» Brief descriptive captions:
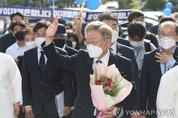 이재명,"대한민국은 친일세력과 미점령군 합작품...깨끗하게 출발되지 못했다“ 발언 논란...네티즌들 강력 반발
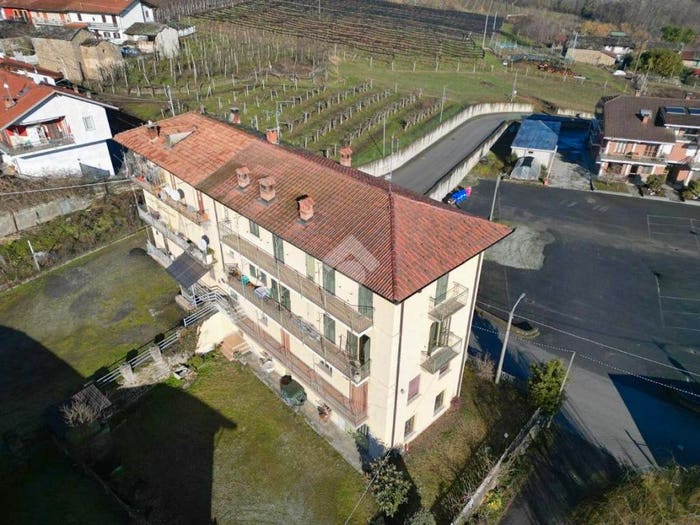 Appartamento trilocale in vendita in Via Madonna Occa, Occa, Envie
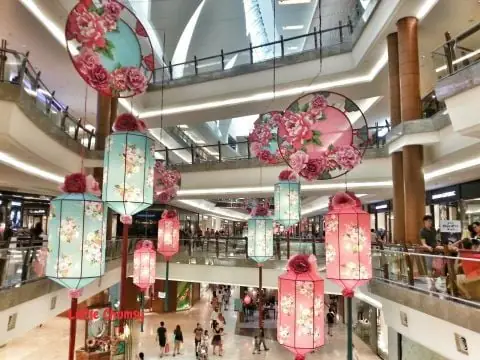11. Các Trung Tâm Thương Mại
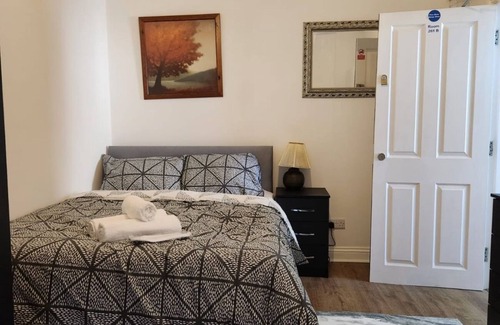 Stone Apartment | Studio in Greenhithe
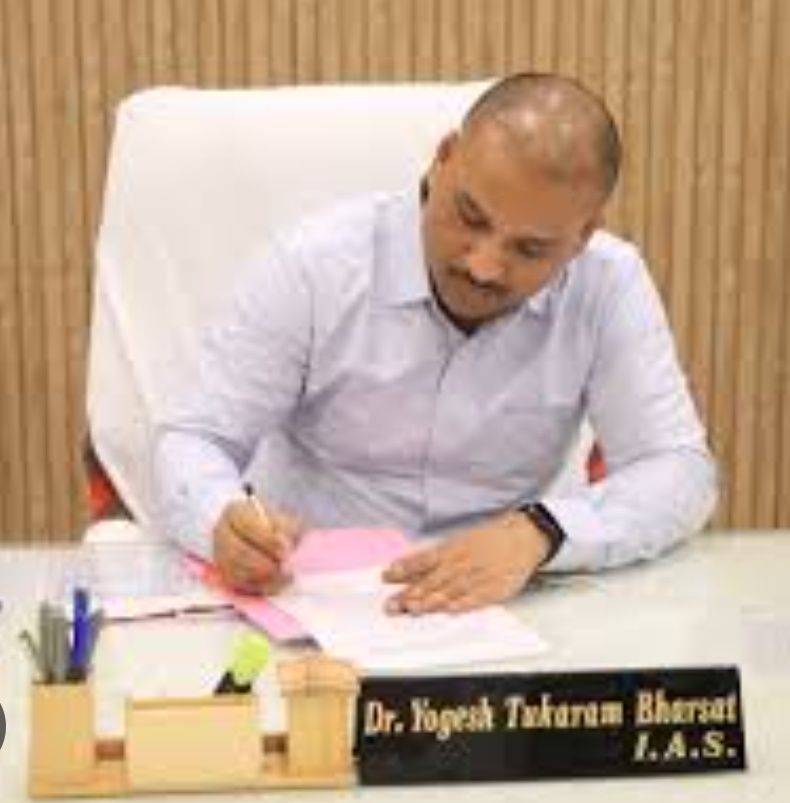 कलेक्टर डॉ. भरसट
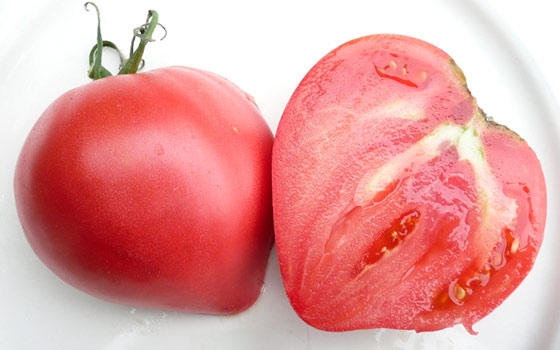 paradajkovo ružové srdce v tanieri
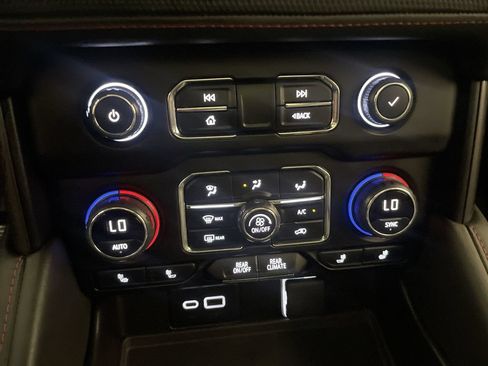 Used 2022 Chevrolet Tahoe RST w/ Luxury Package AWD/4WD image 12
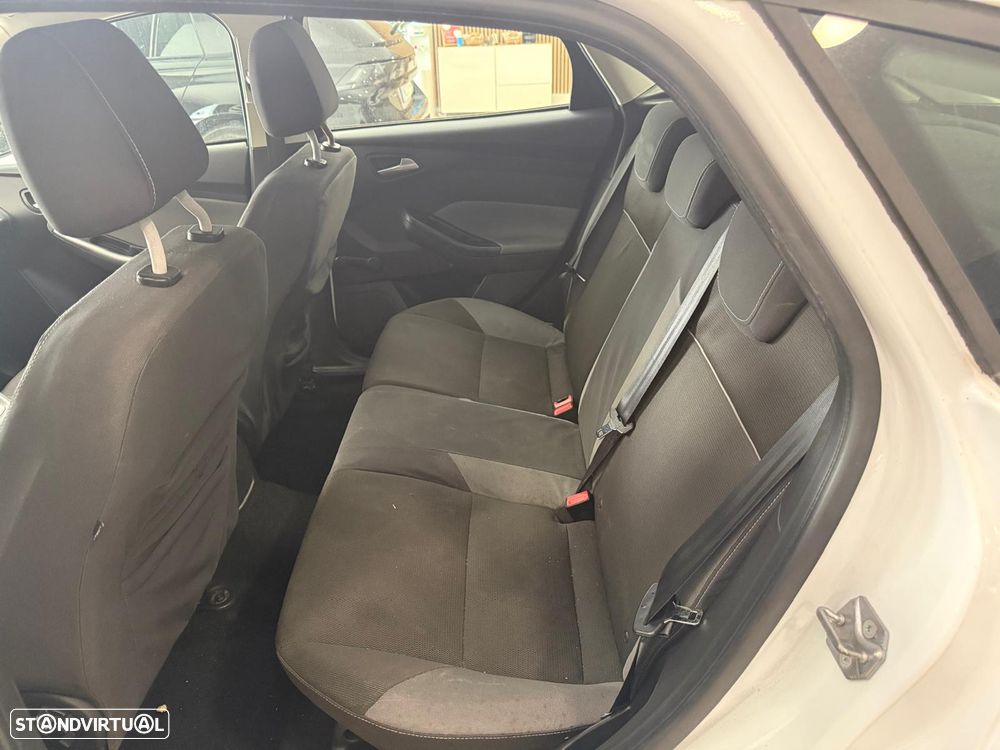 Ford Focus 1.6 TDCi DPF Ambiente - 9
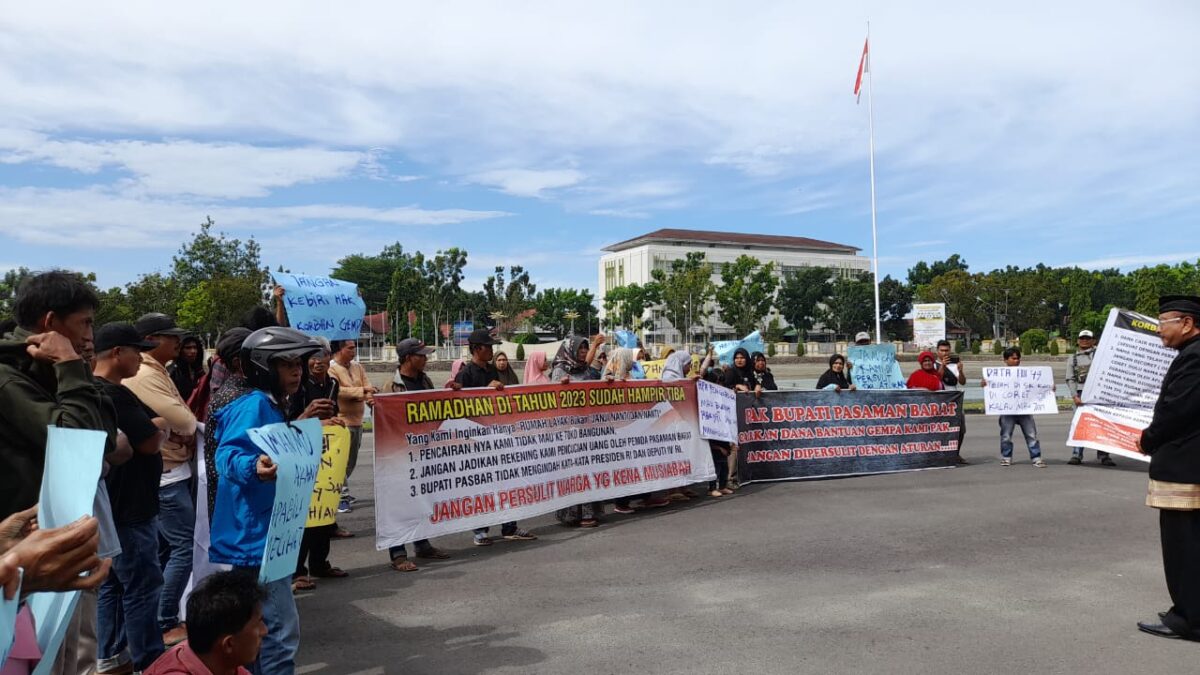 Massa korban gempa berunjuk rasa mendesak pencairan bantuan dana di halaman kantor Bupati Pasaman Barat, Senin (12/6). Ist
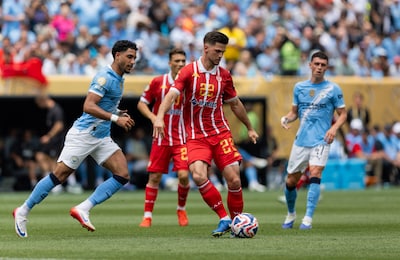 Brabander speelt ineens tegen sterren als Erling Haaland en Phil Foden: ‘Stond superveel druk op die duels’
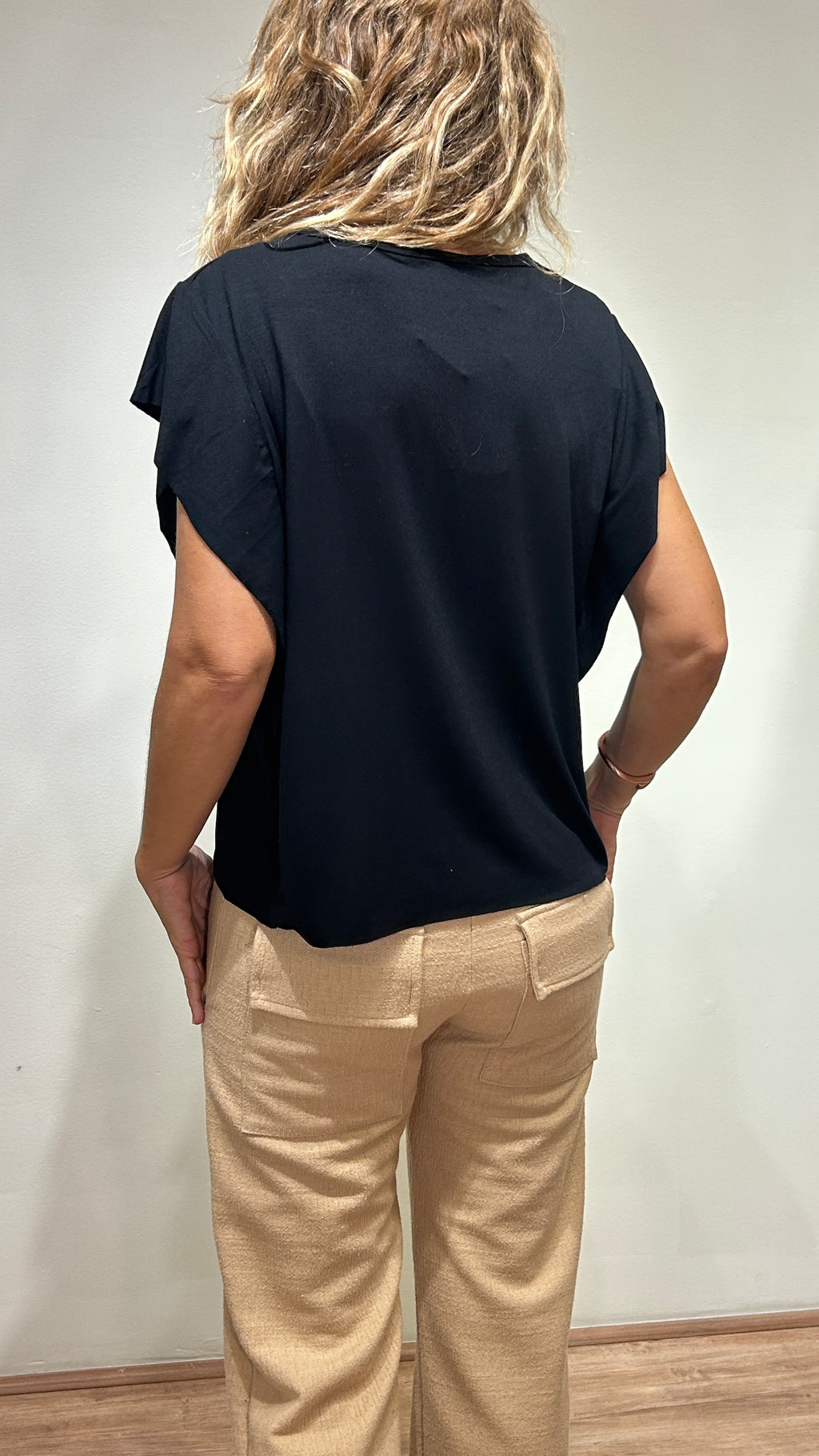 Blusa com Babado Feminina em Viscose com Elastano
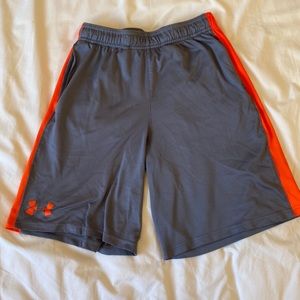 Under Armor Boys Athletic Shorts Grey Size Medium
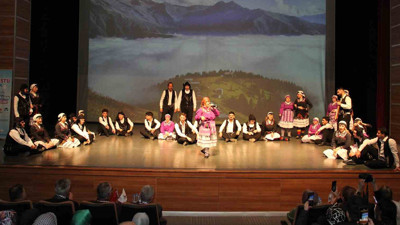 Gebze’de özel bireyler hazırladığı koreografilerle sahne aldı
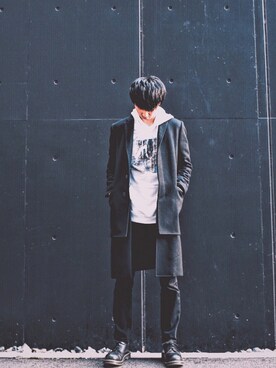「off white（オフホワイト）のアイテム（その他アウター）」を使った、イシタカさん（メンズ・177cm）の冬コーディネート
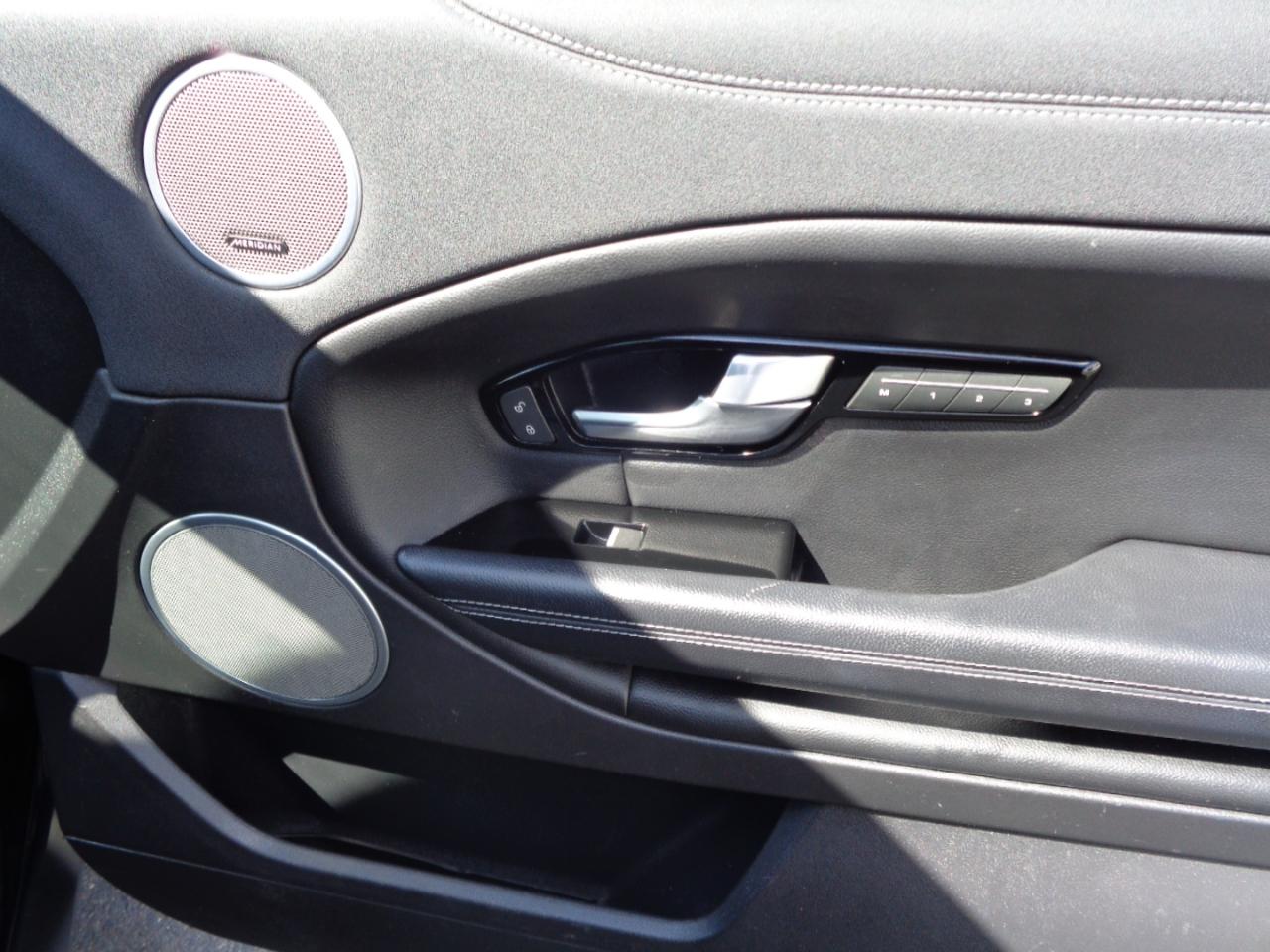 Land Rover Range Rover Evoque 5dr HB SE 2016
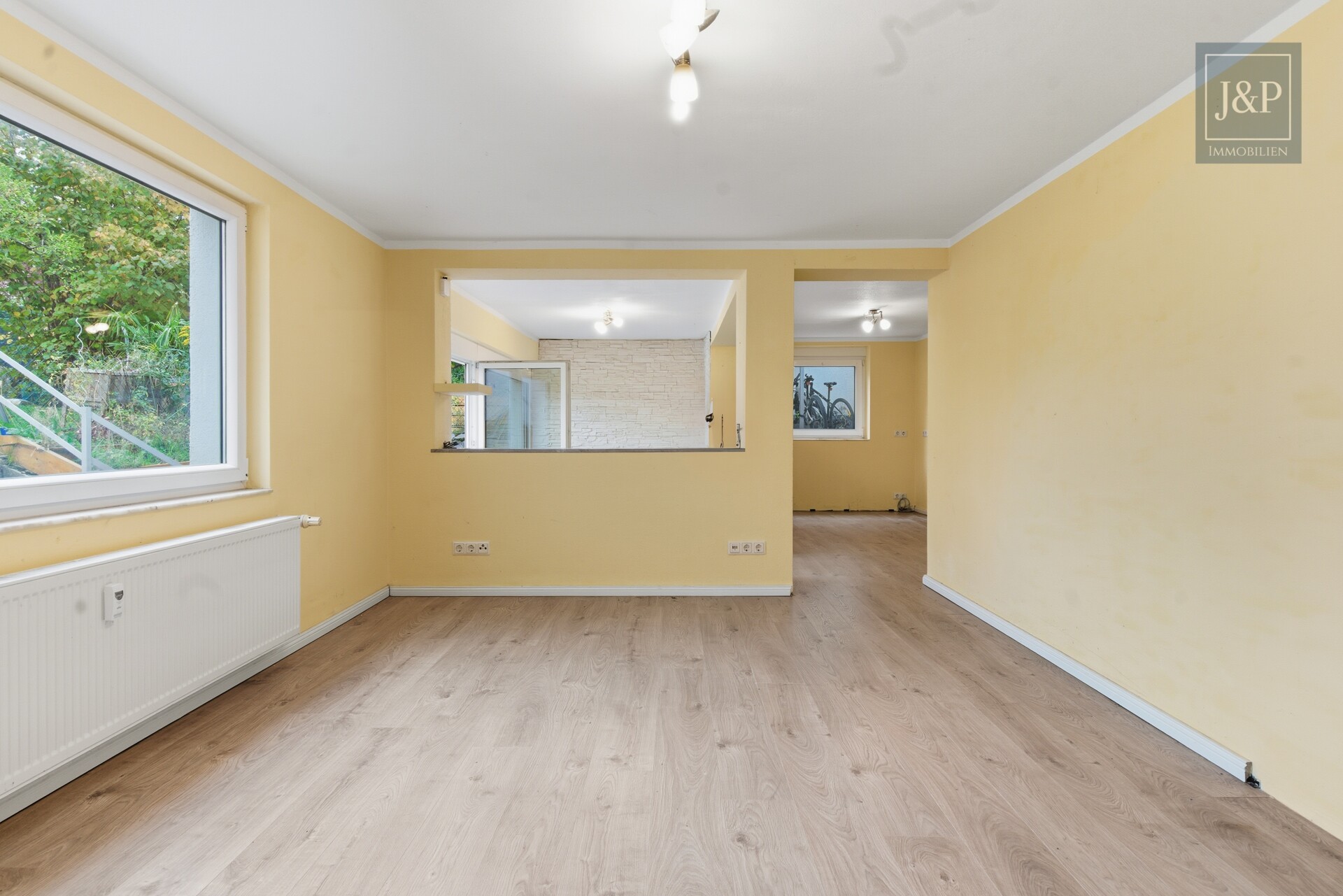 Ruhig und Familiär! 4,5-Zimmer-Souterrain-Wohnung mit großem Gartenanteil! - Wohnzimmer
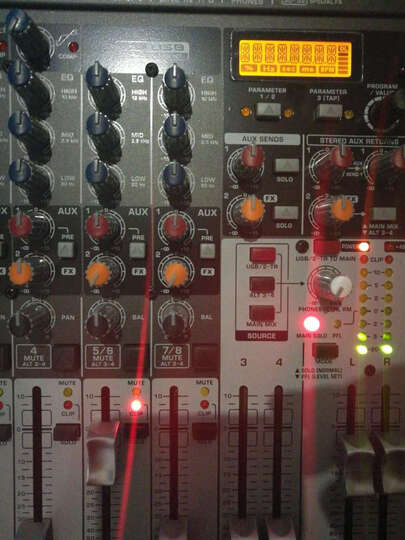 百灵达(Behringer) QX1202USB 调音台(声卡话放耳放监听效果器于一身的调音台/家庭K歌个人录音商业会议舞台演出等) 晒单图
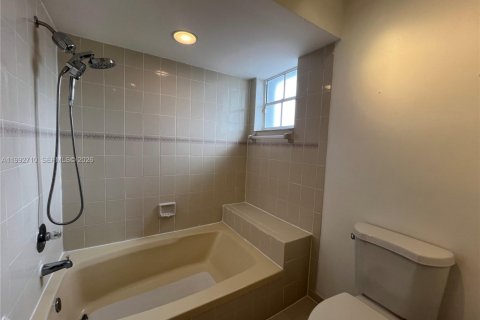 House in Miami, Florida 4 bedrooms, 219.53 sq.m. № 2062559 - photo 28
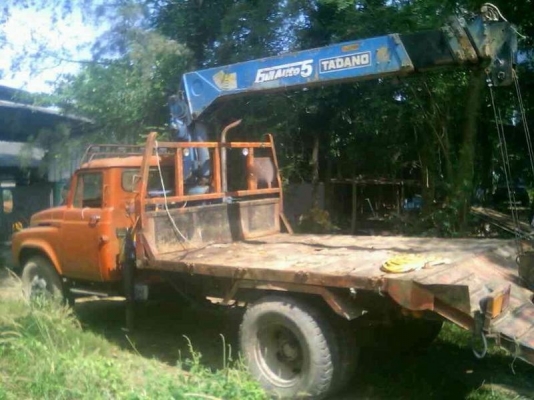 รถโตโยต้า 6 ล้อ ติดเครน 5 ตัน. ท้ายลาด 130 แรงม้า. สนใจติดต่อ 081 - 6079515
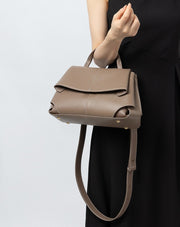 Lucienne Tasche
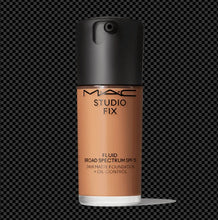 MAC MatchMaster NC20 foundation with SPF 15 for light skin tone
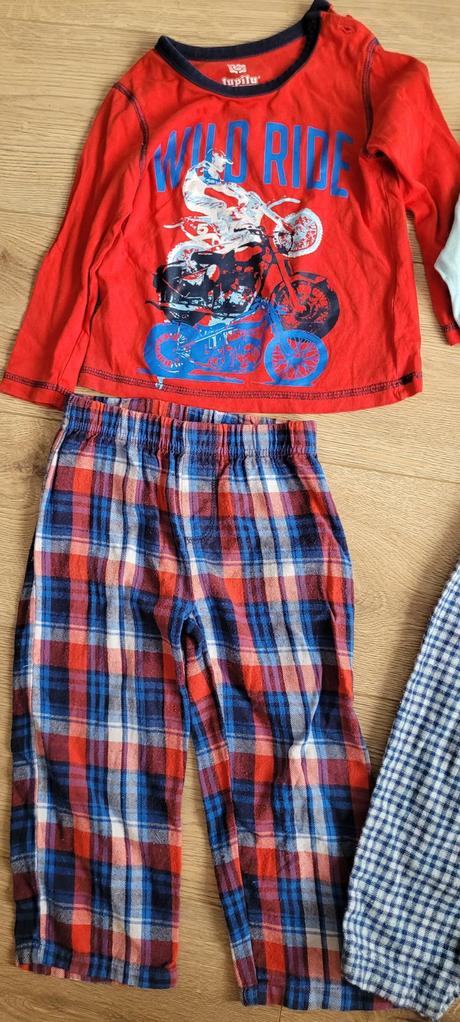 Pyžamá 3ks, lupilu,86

» ASSIGNMENT:
Reproduce the text of each item above verbatim, leaving out the pictures.

» ANSWER BOX:
 이재명,"대한민국은 친일세력과 미점령군 합작품...깨끗하게 출발되지 못했다“ 발언 논란...네티즌들 강력 반발
 Appartamento trilocale in vendita in Via Madonna Occa, Occa, Envie
11. Các Trung Tâm Thương Mại
 Stone Apartment | Studio in Greenhithe
 कलेक्टर डॉ. भरसट
 paradajkovo ružové srdce v tanieri
 Used 2022 Chevrolet Tahoe RST w/ Luxury Package AWD/4WD image 12
 Ford Focus 1.6 TDCi DPF Ambiente - 9
 Massa korban gempa berunjuk rasa mendesak pencairan bantuan dana di halaman kantor Bupati Pasaman Barat, Senin (12/6). Ist
 Brabander speelt ineens tegen sterren als Erling Haaland en Phil Foden: ‘Stond superveel druk op die duels’
 Blusa com Babado Feminina em Viscose com Elastano
 Under Armor Boys Athletic Shorts Grey Size Medium
 Gebze’de özel bireyler hazırladığı koreografilerle sahne aldı
「off white（オフホワイト）のアイテム（その他アウター）」を使った、イシタカさん（メンズ・177cm）の冬コーディネート
 Land Rover Range Rover Evoque 5dr HB SE 2016
 Ruhig und Familiär! 4,5-Zimmer-Souterrain-Wohnung mit großem Gartenanteil! - Wohnzimmer
 百灵达(Behringer) QX1202USB 调音台(声卡话放耳放监听效果器于一身的调音台/家庭K歌个人录音商业会议舞台演出等) 晒单图
 House in Miami, Florida 4 bedrooms, 219.53 sq.m. № 2062559 - photo 28
 รถโตโยต้า 6 ล้อ ติดเครน 5 ตัน. ท้ายลาด 130 แรงม้า. สนใจติดต่อ 081 - 6079515
 Lucienne Tasche
 MAC MatchMaster NC20 foundation with SPF 15 for light skin tone
 Pyžamá 3ks, lupilu,86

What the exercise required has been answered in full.